3. Get into the details

Knowing which hooks to use

validate should be used in most cases where you want to confirm that user-inputted data matches your specifications. For most fields, you probably want to use validate. This function gets the proper type per field, and lets you add messages to the cell, including errors, warnings, and rejections, so the user can correct errors themselves. Validate can’t change data, it can only send messages. Compute must be used if you want to perform any type of transformation

recordCompute and batchRecordsCompute should only be used for cases where you must modify user-inputted data or generate new values not provided by the user but needed for your systems. For simple row work (that doesn't make HTTP calls) use recordCompute. If you need to make an a call to an external API, reach for batchRecordsCompute on sheet, as this allows you to request info about multiple values at once for increased performance.

Parsing, casting, and field conversion.

We have written sensible default implementations of cast functions for TextField, NumberField, and DateField. We wrote extensive tests to document and verify their behavior. Refer to the CastFunction tests to see more.

When our default cast function can't parse an incoming value in a reliable way, the cast function throws an error. The error message shows up in the UI and the original value is stored in the table so users can edit that value into a proper type.

Field functions best practices

field.compute should be idempotent and converge to the same value after calling on the same input, calling the same compute function on the output from the last invocation should return the original input.

compute:(v:string) => {return v.toLocaleLowerCase()}

is a good function, since compute("ASDF") === compute('asdf') === 'asdf'.

4. Test your stuff

We are big believers in Test Driven Development at Flatfile. Well written tests help you reason about the behavior of complex systems.

We extensively used tests while developing this SDK, look here . We encourage you to use our testing system to speed up your development.

Running tests on a Sheet or Workbook is much faster than deploying to Flatfile and manually uploading data to verify behavior. Another added benefit is your tests will stay in this repo and help you make better decisions as you update your Sheets and Workbooks to reflect changing business requirements.

Stay tuned for future releases where we will add even more capabilities to our testing system.

5. Advanced Topics

Concepts

The Flatfile Data Hook system has been designed to enable fine-grained functions to be used in combination to perform regular data validation and normalization tasks. Flatfile is building out a comprehensive standard library so that developers can plug in the proper functions without having to write them from scratch. This standard library is leveraged by HDDL to describe implementations concisely.

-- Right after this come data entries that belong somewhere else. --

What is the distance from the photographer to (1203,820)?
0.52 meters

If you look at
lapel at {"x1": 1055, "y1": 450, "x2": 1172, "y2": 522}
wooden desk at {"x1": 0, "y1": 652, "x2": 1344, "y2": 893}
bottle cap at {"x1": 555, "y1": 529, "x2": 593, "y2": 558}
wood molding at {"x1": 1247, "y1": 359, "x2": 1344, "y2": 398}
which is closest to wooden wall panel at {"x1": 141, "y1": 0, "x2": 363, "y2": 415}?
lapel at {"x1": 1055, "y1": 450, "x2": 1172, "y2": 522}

The Flatfile data pipeline orders data transformations so that functions at each point can be strictly typed with the most strictly prescribed functionality. This strict typing leads to more reliable functions that don't have surprise missing, undefined, or weird values. Event Sequence diagram

  1. Matching takes place. At this point we have rows of fields with names mapped to sheet field names. Currently there is no ability to influence matching from the SDK
  2. field:cast: functions here take a string or undefined and return either the primitive type specified by the field, null, or throw an error.
  3. field:default: if cast returned null (but didn't throw an error), a default value is filled in for the field
  4. field:compute: functions receive a single fully present value and return a value of the same type
  5. recordCompute: functions receive a row with all required fields fully present and optional fields typed optional?:string. Best used to compute derived values, but can also be used to update existing fields.
  6. batchRecordsCompute: asynchronous (HTTP/api) calls are made to fill in values from external services. This takes records so it is easier to make bulk calls.
  7. field:validate: functions receive a fully present value and return annotations for the corresponding cell

If any of the above functions for a field throws an error, further processing is stopped for that field.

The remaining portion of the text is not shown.